◆ What is expected:
In the entries below, find the lines that contain the word "state" and copy them.

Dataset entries

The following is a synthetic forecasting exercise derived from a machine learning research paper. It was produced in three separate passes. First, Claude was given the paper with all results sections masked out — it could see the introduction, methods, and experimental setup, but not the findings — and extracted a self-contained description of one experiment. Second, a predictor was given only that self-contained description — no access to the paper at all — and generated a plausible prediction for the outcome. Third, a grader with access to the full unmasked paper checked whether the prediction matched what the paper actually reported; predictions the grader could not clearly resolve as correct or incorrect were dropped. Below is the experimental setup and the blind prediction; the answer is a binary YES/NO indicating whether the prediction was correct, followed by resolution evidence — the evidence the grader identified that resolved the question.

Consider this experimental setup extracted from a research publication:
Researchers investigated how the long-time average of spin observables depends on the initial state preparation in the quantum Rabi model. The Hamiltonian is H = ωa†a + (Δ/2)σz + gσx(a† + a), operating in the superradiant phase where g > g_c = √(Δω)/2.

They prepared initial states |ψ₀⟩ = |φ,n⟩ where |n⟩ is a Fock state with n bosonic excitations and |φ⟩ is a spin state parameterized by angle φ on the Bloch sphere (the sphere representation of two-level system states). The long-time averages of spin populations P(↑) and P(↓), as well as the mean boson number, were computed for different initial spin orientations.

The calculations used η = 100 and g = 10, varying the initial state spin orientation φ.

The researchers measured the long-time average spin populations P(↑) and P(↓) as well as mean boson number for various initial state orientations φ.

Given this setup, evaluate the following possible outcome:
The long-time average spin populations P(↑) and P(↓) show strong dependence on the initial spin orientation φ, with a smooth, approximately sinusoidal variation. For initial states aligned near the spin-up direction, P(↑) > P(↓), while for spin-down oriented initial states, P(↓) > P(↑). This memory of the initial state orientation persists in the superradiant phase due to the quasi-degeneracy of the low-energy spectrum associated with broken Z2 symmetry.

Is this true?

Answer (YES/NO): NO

...

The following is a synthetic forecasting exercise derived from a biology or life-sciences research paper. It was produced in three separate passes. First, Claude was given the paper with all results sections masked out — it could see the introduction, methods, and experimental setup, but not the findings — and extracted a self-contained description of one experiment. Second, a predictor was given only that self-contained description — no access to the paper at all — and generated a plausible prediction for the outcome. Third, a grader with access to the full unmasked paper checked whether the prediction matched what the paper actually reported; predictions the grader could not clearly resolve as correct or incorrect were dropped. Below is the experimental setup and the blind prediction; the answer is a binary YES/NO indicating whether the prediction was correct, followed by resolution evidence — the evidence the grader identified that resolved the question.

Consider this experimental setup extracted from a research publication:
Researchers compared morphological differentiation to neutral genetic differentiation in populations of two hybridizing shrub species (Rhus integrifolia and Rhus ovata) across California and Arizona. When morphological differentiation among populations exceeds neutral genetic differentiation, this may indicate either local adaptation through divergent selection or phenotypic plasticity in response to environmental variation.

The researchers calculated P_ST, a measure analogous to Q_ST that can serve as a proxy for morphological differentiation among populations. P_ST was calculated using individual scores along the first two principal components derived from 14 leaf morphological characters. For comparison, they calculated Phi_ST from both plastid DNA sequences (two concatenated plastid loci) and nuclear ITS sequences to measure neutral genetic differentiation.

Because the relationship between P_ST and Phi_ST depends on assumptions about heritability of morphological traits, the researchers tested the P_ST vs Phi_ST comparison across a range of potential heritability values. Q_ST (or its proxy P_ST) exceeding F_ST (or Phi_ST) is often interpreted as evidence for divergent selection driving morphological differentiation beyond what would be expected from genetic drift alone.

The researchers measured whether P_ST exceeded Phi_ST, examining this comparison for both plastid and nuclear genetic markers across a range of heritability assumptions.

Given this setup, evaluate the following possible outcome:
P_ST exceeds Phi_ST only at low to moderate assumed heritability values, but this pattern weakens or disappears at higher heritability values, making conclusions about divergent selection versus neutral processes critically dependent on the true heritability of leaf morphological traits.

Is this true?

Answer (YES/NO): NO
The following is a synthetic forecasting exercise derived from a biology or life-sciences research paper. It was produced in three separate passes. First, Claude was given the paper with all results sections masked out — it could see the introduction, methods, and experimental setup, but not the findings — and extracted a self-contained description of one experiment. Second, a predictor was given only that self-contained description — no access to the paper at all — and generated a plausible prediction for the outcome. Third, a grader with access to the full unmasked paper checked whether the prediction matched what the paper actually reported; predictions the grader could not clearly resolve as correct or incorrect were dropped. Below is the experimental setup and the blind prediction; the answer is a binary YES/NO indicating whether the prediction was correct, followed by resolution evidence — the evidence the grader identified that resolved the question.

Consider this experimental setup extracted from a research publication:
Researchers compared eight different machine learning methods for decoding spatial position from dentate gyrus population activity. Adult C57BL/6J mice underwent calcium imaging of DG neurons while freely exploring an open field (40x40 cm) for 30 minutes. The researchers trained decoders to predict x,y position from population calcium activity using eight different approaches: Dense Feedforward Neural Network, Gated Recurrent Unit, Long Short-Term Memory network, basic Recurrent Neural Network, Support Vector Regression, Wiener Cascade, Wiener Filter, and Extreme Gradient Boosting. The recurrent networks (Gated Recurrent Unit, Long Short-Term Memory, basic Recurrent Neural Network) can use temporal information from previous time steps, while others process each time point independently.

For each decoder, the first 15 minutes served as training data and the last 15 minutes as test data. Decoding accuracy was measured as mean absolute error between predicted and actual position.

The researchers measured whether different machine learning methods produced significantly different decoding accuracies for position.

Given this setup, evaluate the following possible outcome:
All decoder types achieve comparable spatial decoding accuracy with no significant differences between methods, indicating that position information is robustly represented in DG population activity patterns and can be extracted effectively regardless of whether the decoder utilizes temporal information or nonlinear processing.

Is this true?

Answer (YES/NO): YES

◆ Output for this task:
Researchers investigated how the long-time average of spin observables depends on the initial state preparation in the quantum Rabi model. The Hamiltonian is H = ωa†a + (Δ/2)σz + gσx(a† + a), operating in the superradiant phase where g > g_c = √(Δω)/2.
They prepared initial states |ψ₀⟩ = |φ,n⟩ where |n⟩ is a Fock state with n bosonic excitations and |φ⟩ is a spin state parameterized by angle φ on the Bloch sphere (the sphere representation of two-level system states). The long-time averages of spin populations P(↑) and P(↓), as well as the mean boson number, were computed for different initial spin orientations.
The calculations used η = 100 and g = 10, varying the initial state spin orientation φ.
The researchers measured the long-time average spin populations P(↑) and P(↓) as well as mean boson number for various initial state orientations φ.
The long-time average spin populations P(↑) and P(↓) show strong dependence on the initial spin orientation φ, with a smooth, approximately sinusoidal variation. For initial states aligned near the spin-up direction, P(↑) > P(↓), while for spin-down oriented initial states, P(↓) > P(↑). This memory of the initial state orientation persists in the superradiant phase due to the quasi-degeneracy of the low-energy spectrum associated with broken Z2 symmetry.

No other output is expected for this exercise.